§ **EXCERPTED PASSAGE**:
— start —

The following instructions work for any kernel that can be built using a supported toolchain (i.e. a prebuilt Clang toolchain). There exist repo manifests for all Android common kernel branches, for some upstream branches (e.g. upstream-linux-4.19.y) and several device specific kernels that ensure the correct toolchain is used when building a kernel distribution.

Using the ABI Monitoring tooling

1. Acquire the toolchain, build scripts and kernel sources through repo

Toolchain, build scripts (i.e. these scripts) and kernel sources can be acquired with repo. For detailed documentation, refer to the corresponding documentation on source.android.com.

— end —

§ **EXERCISE TASK A**:
Answer these questions about the kernel build excerpt:
(i) What kind of toolchain does it give as a supported one?
(ii) Which upstream branch does it name as an example of one with a repo manifest?
(iii) Where does it point for detailed documentation on acquiring the sources with repo?
The kernel build excerpt and the listing come from unrelated sources.

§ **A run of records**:

— start —

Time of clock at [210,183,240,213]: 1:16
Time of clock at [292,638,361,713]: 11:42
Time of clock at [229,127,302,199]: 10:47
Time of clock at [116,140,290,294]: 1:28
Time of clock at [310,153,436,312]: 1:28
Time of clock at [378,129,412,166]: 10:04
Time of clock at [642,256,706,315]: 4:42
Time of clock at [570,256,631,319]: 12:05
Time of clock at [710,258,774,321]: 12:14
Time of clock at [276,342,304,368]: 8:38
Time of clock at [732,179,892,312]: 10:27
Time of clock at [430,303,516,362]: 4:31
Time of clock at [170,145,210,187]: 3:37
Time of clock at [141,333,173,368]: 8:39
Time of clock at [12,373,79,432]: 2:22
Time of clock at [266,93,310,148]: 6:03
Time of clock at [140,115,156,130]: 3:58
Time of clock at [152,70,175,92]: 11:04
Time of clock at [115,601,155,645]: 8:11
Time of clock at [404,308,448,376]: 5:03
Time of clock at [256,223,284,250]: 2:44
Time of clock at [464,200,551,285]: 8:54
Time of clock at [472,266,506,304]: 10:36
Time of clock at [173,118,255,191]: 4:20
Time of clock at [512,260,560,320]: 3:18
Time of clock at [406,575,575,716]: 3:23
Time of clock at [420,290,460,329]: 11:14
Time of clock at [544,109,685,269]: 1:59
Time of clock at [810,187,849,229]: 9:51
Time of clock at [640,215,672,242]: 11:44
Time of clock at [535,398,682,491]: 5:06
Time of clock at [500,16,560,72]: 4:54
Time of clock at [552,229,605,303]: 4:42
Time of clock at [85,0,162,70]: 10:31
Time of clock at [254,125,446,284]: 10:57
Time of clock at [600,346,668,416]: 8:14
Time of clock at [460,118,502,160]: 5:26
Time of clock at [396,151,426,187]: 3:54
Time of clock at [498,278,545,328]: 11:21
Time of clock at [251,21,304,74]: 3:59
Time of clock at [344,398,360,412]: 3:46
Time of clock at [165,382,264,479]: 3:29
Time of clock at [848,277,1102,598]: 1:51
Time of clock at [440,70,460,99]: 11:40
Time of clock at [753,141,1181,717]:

— end —

§ **EXERCISE TASK B**:
Can you give the lines of the listing, starting with the line that contains "Time of clock at [85,0,162,70]: 10:31" and going on through the line that contains "Time of clock at [440,70,460,99]: 11:40", as a Markdown table with the columns Row and Line?

§ **RESPONSE A**:
(i) A prebuilt Clang toolchain.
(ii) upstream-linux-4.19.y
(iii) The corresponding documentation on source.android.com.

§ **RESPONSE B**:
| Row | Line |
|---|---|
| 1 | Time of clock at [85,0,162,70]: 10:31 |
| 2 | Time of clock at [254,125,446,284]: 10:57 |
| 3 | Time of clock at [600,346,668,416]: 8:14 |
| 4 | Time of clock at [460,118,502,160]: 5:26 |
| 5 | Time of clock at [396,151,426,187]: 3:54 |
| 6 | Time of clock at [498,278,545,328]: 11:21 |
| 7 | Time of clock at [251,21,304,74]: 3:59 |
| 8 | Time of clock at [344,398,360,412]: 3:46 |
| 9 | Time of clock at [165,382,264,479]: 3:29 |
| 10 | Time of clock at [848,277,1102,598]: 1:51 |
| 11 | Time of clock at [440,70,460,99]: 11:40 |